Department of Psychology, Michigan State University, 316 Physics Road, East Lansing, MI, 48824, USA.
MPact Global Action for Gay Men's Health and Rights, 111 Broadway, Floor 3, Oakland, CA, 94607, USA.
AIDS Behav. 2021 Aug;25(8):2551-2567. doi: 10.1007/s10461-021-03216-w. Epub 2021 Mar 17.
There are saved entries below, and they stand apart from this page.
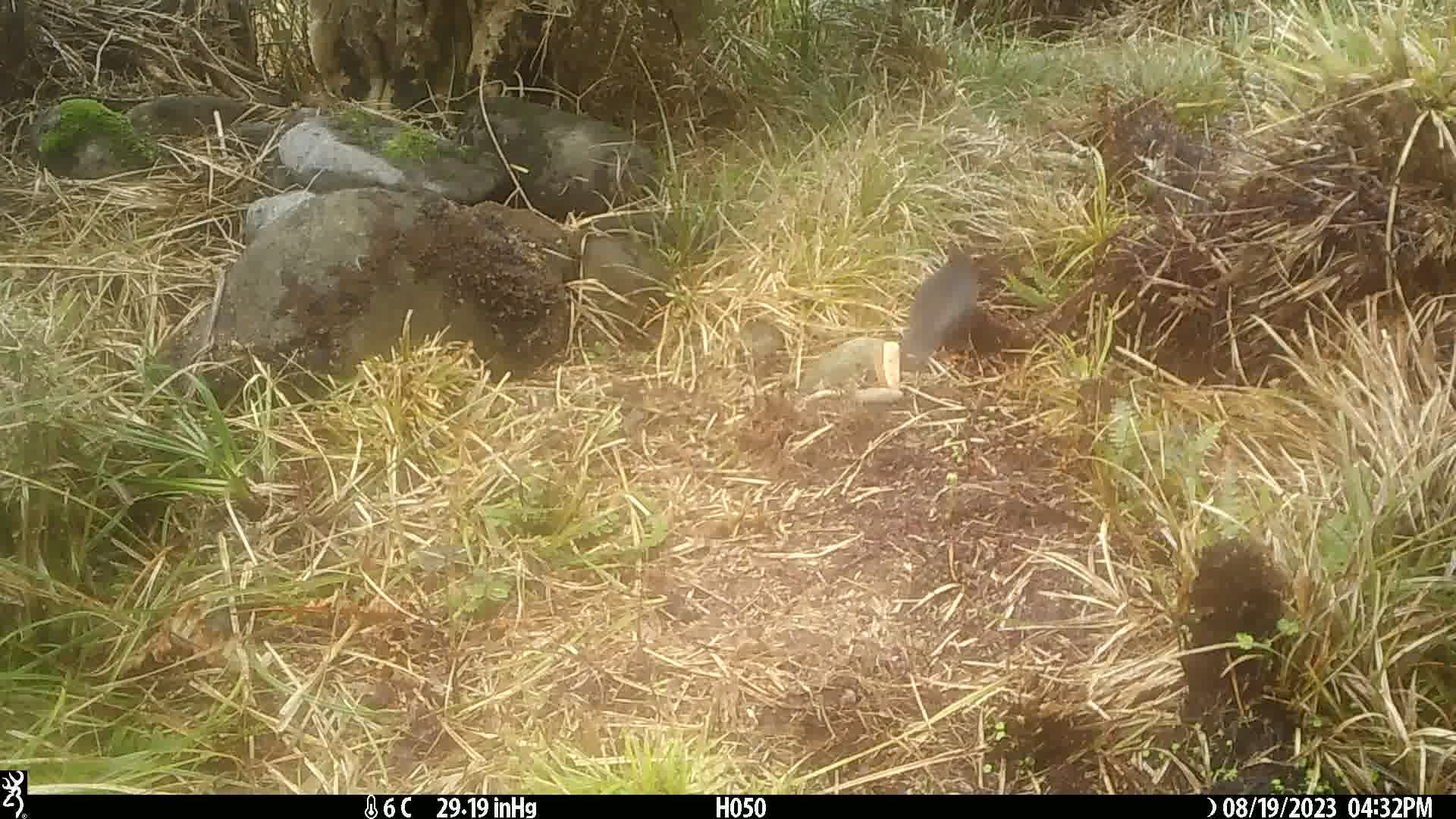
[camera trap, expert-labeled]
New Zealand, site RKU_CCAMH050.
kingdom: Animalia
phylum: Chordata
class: Aves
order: Passeriformes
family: Turdidae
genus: Turdus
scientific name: Turdus merula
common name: eurasian blackbird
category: blackbird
Despite the prevailing consensus on the role that stigma and discrimination play in limiting access to HIV prevention technology, discouraging HIV testing, and impeding access to HIV care, studies that focus on structural interventions to address stigma and discrimination for gay, bisexual, and other men who have sex with men and transgender women are surprisingly uncommon. We aimed to identify the outcomes from a coordinated set of community-led advocacy initiatives targeting structural changes that might eliminate barriers to HIV care for gay and bisexual men and transgender women in five African and two Caribbean countries. We conducted a prospective evaluation that included repeated site visits and in-depth semi-structured interviews with 112 people with direct knowledge of project activities, accomplishments, failures, and challenges. Using outcome harvesting and qualitative analysis methods, we observed that over the 18-month implementation period, local advocacy efforts contributed to enhanced political will on the part of duty bearers for ensuring equitable access to HIV care, increases in the availability of affirming resources, improved access to existing resources, and changes in normative institutional practices to enable access to HIV care. Evidence on Project ACT points to the vital role community-led advocacy plays in addressing stigma and discrimination as structural barriers to HIV care.
尽管人们普遍认为污名和歧视在限制获得艾滋病毒预防技术、阻碍艾滋病毒检测以及妨碍获得艾滋病毒护理方面发挥了作用,但关注针对男同性恋者、双性恋者和其他与男性发生性关系的男性以及跨性别女性的结构性干预措施以解决污名和歧视的研究却出奇地少见。我们旨在确定一整套协调的社区主导的倡导举措的结果,这些举措旨在针对结构性变革,以消除艾滋病毒护理方面对非洲五个国家和加勒比两个国家的男同性恋者和双性恋者以及跨性别女性的障碍。我们进行了一项前瞻性评估,包括对 112 名直接了解项目活动、成就、失败和挑战的人进行了多次现场访问和深入的半结构化访谈。使用成果收集和定性分析方法,我们观察到,在 18 个月的实施期间,当地的倡导努力有助于增强责任承担者确保公平获得艾滋病毒护理的政治意愿,增加了肯定性资源的供应,改善了现有资源的获取,并改变了规范的机构做法,以实现艾滋病毒护理的获取。“行动项目”的证据表明,社区主导的倡导在解决艾滋病毒护理方面的污名和歧视等结构性障碍方面发挥了至关重要的作用。